Required work |
Reproduce every one of the following entries word for word, keeping their original order and line breaks.

Records shown |

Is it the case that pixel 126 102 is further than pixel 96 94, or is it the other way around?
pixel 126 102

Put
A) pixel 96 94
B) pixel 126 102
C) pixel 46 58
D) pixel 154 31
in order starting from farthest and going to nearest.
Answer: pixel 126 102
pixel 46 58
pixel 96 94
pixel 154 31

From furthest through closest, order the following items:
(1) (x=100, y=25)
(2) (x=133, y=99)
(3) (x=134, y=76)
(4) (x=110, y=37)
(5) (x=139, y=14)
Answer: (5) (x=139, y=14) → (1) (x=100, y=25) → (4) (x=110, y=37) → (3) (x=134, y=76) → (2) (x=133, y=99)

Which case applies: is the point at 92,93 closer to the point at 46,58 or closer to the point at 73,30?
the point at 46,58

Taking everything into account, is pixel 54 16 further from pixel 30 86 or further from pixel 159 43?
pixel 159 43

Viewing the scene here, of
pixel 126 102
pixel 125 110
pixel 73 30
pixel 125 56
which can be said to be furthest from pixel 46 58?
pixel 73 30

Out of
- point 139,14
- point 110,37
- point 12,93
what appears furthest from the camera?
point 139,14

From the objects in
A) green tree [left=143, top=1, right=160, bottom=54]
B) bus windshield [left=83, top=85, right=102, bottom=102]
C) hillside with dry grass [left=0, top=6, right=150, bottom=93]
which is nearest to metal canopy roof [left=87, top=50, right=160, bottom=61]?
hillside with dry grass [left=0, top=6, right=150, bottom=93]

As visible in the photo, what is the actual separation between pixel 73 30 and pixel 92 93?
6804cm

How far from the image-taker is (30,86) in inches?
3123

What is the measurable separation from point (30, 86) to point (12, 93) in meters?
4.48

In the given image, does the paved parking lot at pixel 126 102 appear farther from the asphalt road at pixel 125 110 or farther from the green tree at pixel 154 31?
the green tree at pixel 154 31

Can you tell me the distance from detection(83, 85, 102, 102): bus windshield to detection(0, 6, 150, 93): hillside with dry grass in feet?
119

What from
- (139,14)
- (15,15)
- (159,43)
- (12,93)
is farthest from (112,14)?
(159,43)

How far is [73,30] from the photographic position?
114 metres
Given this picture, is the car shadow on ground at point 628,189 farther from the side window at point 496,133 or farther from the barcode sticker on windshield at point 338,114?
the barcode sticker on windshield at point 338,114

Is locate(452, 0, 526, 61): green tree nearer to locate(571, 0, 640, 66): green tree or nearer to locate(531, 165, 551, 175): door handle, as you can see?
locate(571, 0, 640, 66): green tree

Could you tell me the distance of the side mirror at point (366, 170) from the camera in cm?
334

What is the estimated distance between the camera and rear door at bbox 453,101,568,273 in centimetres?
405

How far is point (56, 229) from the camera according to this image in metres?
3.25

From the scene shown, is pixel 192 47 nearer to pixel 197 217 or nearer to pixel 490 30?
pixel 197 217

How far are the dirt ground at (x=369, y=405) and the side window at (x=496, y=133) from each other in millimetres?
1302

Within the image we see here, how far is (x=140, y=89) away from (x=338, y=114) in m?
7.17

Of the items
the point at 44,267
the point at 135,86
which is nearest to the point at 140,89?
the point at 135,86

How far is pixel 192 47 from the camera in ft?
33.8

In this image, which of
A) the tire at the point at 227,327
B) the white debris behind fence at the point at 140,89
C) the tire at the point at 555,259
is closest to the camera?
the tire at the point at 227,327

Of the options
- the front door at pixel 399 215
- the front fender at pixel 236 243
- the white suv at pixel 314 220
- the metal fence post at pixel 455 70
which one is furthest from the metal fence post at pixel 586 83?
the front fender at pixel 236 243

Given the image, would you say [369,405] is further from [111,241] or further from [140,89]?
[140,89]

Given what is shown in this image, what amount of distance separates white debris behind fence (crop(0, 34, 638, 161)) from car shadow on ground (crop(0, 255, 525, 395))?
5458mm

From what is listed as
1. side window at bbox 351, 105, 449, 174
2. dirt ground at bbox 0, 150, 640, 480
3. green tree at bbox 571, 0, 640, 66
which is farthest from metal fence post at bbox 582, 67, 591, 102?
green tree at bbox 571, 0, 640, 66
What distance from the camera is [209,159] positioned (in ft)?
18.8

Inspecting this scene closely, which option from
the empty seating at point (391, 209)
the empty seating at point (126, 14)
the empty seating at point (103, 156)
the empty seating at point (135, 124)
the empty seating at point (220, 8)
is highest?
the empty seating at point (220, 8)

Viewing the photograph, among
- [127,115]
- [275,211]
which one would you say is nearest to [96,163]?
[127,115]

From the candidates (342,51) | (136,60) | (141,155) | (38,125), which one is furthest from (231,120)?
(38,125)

Exercise output |
Is it the case that pixel 126 102 is further than pixel 96 94, or is it the other way around?
pixel 126 102

Put
A) pixel 96 94
B) pixel 126 102
C) pixel 46 58
D) pixel 154 31
in order starting from farthest and going to nearest.
Answer: pixel 126 102
pixel 46 58
pixel 96 94
pixel 154 31

From furthest through closest, order the following items:
(1) (x=100, y=25)
(2) (x=133, y=99)
(3) (x=134, y=76)
(4) (x=110, y=37)
(5) (x=139, y=14)
Answer: (5) (x=139, y=14) → (1) (x=100, y=25) → (4) (x=110, y=37) → (3) (x=134, y=76) → (2) (x=133, y=99)

Which case applies: is the point at 92,93 closer to the point at 46,58 or closer to the point at 73,30?
the point at 46,58

Taking everything into account, is pixel 54 16 further from pixel 30 86 or further from pixel 159 43?
pixel 159 43

Viewing the scene here, of
pixel 126 102
pixel 125 110
pixel 73 30
pixel 125 56
which can be said to be furthest from pixel 46 58?
pixel 73 30

Out of
- point 139,14
- point 110,37
- point 12,93
what appears furthest from the camera?
point 139,14

From the objects in
A) green tree [left=143, top=1, right=160, bottom=54]
B) bus windshield [left=83, top=85, right=102, bottom=102]
C) hillside with dry grass [left=0, top=6, right=150, bottom=93]
which is nearest to metal canopy roof [left=87, top=50, right=160, bottom=61]?
hillside with dry grass [left=0, top=6, right=150, bottom=93]

As visible in the photo, what is the actual separation between pixel 73 30 and pixel 92 93?
6804cm

How far from the image-taker is (30,86) in inches?
3123

What is the measurable separation from point (30, 86) to point (12, 93) in meters?
4.48

In the given image, does the paved parking lot at pixel 126 102 appear farther from the asphalt road at pixel 125 110 or farther from the green tree at pixel 154 31?
the green tree at pixel 154 31

Can you tell me the distance from detection(83, 85, 102, 102): bus windshield to detection(0, 6, 150, 93): hillside with dry grass in feet?
119

What from
- (139,14)
- (15,15)
- (159,43)
- (12,93)
is farthest from (112,14)?
(159,43)

How far is [73,30] from the photographic position?
114 metres
Given this picture, is the car shadow on ground at point 628,189 farther from the side window at point 496,133 or farther from the barcode sticker on windshield at point 338,114?
the barcode sticker on windshield at point 338,114

Is locate(452, 0, 526, 61): green tree nearer to locate(571, 0, 640, 66): green tree or nearer to locate(531, 165, 551, 175): door handle, as you can see?
locate(571, 0, 640, 66): green tree

Could you tell me the distance of the side mirror at point (366, 170) from the camera in cm?
334

What is the estimated distance between the camera and rear door at bbox 453,101,568,273 in centimetres?
405

How far is point (56, 229) from the camera according to this image in metres?
3.25

From the scene shown, is pixel 192 47 nearer to pixel 197 217 or nearer to pixel 490 30?
pixel 197 217

How far are the dirt ground at (x=369, y=405) and the side window at (x=496, y=133) from each other in millimetres?
1302

Within the image we see here, how far is (x=140, y=89) away from (x=338, y=114) in m?
7.17

Of the items
the point at 44,267
the point at 135,86
which is nearest to the point at 140,89?
the point at 135,86

How far is pixel 192 47 from the camera in ft?
33.8

In this image, which of
A) the tire at the point at 227,327
B) the white debris behind fence at the point at 140,89
C) the tire at the point at 555,259
is closest to the camera?
the tire at the point at 227,327

Of the options
- the front door at pixel 399 215
- the front fender at pixel 236 243
- the white suv at pixel 314 220
- the metal fence post at pixel 455 70
which one is furthest from the metal fence post at pixel 586 83?
the front fender at pixel 236 243

Given the image, would you say [369,405] is further from [111,241] or further from [140,89]?
[140,89]

Given what is shown in this image, what amount of distance separates white debris behind fence (crop(0, 34, 638, 161)) from car shadow on ground (crop(0, 255, 525, 395))?
5458mm

From what is listed as
1. side window at bbox 351, 105, 449, 174
2. dirt ground at bbox 0, 150, 640, 480
3. green tree at bbox 571, 0, 640, 66
which is farthest from metal fence post at bbox 582, 67, 591, 102?
green tree at bbox 571, 0, 640, 66
What distance from the camera is [209,159] positioned (in ft)?
18.8

Inspecting this scene closely, which option from
the empty seating at point (391, 209)
the empty seating at point (126, 14)
the empty seating at point (103, 156)
the empty seating at point (135, 124)
the empty seating at point (220, 8)
is highest?
the empty seating at point (220, 8)

Viewing the photograph, among
- [127,115]
- [275,211]
which one would you say is nearest to [96,163]?
[127,115]

From the candidates (342,51) | (136,60) | (141,155) | (38,125), which one is furthest from (231,120)?
(38,125)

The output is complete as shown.